With an increased resource estimate and lower investment costs, the full field development of Johan Sverdrup will contribute to even greater value creation. At the same time, the ripple effects from the project will be larger than previously estimated. Low CO2 emissions make Johan Sverdrup one of the world’s most carbon-efficient fields.
«The Johan Sverdrup field is the largest field development on the Norwegian shelf since the 1980s. At plateau, the field will produce up to 660,000 barrels per day, with a break-even price of less than $20 per barrel and very low CO2 emissions of 0,67 kg per barrel. Johan Sverdrup is on track to deliver vast volumes of energy with high profitability and low emissions for many decades to come,» says Eldar Sætre, Equinor CEO.

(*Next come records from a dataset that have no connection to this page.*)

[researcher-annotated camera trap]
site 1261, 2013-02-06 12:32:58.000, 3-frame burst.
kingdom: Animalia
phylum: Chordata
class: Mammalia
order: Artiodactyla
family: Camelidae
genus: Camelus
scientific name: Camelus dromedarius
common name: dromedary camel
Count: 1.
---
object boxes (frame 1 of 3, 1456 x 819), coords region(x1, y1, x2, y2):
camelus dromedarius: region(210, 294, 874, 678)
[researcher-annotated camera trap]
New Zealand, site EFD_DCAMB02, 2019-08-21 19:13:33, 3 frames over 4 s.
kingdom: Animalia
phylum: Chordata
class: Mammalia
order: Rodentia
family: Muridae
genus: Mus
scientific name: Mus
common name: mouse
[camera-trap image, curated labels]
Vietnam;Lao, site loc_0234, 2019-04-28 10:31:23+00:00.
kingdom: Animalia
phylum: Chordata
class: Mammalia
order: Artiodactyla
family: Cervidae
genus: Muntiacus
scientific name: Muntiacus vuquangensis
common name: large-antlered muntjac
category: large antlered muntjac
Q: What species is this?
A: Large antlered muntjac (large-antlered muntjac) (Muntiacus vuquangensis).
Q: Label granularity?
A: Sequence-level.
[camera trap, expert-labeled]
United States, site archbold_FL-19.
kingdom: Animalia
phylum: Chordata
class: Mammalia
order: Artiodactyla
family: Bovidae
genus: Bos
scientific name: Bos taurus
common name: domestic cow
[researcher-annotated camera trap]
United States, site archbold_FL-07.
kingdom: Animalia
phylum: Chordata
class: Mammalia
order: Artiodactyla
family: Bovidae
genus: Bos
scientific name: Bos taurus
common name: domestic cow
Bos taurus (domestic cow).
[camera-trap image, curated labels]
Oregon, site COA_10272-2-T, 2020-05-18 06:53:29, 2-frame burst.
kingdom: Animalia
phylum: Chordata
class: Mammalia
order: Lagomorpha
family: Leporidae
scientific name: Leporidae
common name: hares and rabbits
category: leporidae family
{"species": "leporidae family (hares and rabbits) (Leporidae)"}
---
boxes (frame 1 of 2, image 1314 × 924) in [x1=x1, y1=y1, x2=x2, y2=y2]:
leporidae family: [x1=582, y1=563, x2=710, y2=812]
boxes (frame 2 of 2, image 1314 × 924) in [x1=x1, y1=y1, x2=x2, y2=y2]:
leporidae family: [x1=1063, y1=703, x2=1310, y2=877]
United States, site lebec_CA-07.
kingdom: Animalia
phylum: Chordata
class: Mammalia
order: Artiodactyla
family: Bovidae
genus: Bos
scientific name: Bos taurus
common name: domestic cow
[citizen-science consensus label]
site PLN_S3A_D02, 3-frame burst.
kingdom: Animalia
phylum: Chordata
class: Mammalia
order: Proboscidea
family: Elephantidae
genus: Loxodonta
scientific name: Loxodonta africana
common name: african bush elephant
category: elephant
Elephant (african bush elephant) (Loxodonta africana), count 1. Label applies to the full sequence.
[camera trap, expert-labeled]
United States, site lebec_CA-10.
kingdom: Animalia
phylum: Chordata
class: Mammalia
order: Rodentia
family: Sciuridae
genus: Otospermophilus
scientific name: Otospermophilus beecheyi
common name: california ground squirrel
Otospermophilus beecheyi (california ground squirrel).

«Today we are announcing an increased resource estimate and we are reducing the total estimated investment for both Phase 1 and Phase 2 of the development by an additional NOK 6 billion since February of this year. Since the PDO for the 1st phase in 2015, we have reduced the total estimated investment for Johan Sverdrup full field development by more than NOK 80 billion. The project will yield even greater value creation and larger spin-off effects than previously estimated,» says Sætre.
Production start-up for the Phase 2 development is planned for Q4 2022.